* Dataset records:
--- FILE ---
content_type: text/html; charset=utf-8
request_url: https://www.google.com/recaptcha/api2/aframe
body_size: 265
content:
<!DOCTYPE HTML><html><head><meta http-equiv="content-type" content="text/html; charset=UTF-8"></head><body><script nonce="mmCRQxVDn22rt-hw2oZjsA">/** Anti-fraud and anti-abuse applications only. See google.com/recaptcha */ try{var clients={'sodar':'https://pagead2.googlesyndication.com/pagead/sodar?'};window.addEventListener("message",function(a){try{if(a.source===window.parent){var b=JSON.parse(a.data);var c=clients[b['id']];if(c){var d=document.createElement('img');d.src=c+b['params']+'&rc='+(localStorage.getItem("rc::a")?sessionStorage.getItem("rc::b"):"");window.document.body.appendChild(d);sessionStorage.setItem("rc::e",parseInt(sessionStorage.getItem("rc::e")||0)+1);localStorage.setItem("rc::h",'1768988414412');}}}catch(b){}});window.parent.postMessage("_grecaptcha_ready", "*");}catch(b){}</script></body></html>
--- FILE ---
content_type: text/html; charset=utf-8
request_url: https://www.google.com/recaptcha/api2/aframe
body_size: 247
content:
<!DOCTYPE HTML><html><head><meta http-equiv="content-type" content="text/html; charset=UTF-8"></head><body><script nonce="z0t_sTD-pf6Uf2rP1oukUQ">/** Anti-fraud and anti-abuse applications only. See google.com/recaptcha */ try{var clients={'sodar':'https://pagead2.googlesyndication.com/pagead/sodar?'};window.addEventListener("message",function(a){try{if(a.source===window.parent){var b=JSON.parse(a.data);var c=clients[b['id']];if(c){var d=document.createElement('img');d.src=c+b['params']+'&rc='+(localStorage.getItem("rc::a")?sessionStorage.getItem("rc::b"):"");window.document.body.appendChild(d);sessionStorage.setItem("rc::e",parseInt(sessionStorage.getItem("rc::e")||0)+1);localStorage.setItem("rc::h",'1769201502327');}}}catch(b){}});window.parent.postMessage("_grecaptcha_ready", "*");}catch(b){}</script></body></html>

* Brief: Return each line above exactly as it appears.

* Problem solution:
--- FILE ---
content_type: text/html; charset=utf-8
request_url: https://www.google.com/recaptcha/api2/aframe
body_size: 265
content:
<!DOCTYPE HTML><html><head><meta http-equiv="content-type" content="text/html; charset=UTF-8"></head><body><script nonce="mmCRQxVDn22rt-hw2oZjsA">/** Anti-fraud and anti-abuse applications only. See google.com/recaptcha */ try{var clients={'sodar':'https://pagead2.googlesyndication.com/pagead/sodar?'};window.addEventListener("message",function(a){try{if(a.source===window.parent){var b=JSON.parse(a.data);var c=clients[b['id']];if(c){var d=document.createElement('img');d.src=c+b['params']+'&rc='+(localStorage.getItem("rc::a")?sessionStorage.getItem("rc::b"):"");window.document.body.appendChild(d);sessionStorage.setItem("rc::e",parseInt(sessionStorage.getItem("rc::e")||0)+1);localStorage.setItem("rc::h",'1768988414412');}}}catch(b){}});window.parent.postMessage("_grecaptcha_ready", "*");}catch(b){}</script></body></html>
--- FILE ---
content_type: text/html; charset=utf-8
request_url: https://www.google.com/recaptcha/api2/aframe
body_size: 247
content:
<!DOCTYPE HTML><html><head><meta http-equiv="content-type" content="text/html; charset=UTF-8"></head><body><script nonce="z0t_sTD-pf6Uf2rP1oukUQ">/** Anti-fraud and anti-abuse applications only. See google.com/recaptcha */ try{var clients={'sodar':'https://pagead2.googlesyndication.com/pagead/sodar?'};window.addEventListener("message",function(a){try{if(a.source===window.parent){var b=JSON.parse(a.data);var c=clients[b['id']];if(c){var d=document.createElement('img');d.src=c+b['params']+'&rc='+(localStorage.getItem("rc::a")?sessionStorage.getItem("rc::b"):"");window.document.body.appendChild(d);sessionStorage.setItem("rc::e",parseInt(sessionStorage.getItem("rc::e")||0)+1);localStorage.setItem("rc::h",'1769201502327');}}}catch(b){}});window.parent.postMessage("_grecaptcha_ready", "*");}catch(b){}</script></body></html>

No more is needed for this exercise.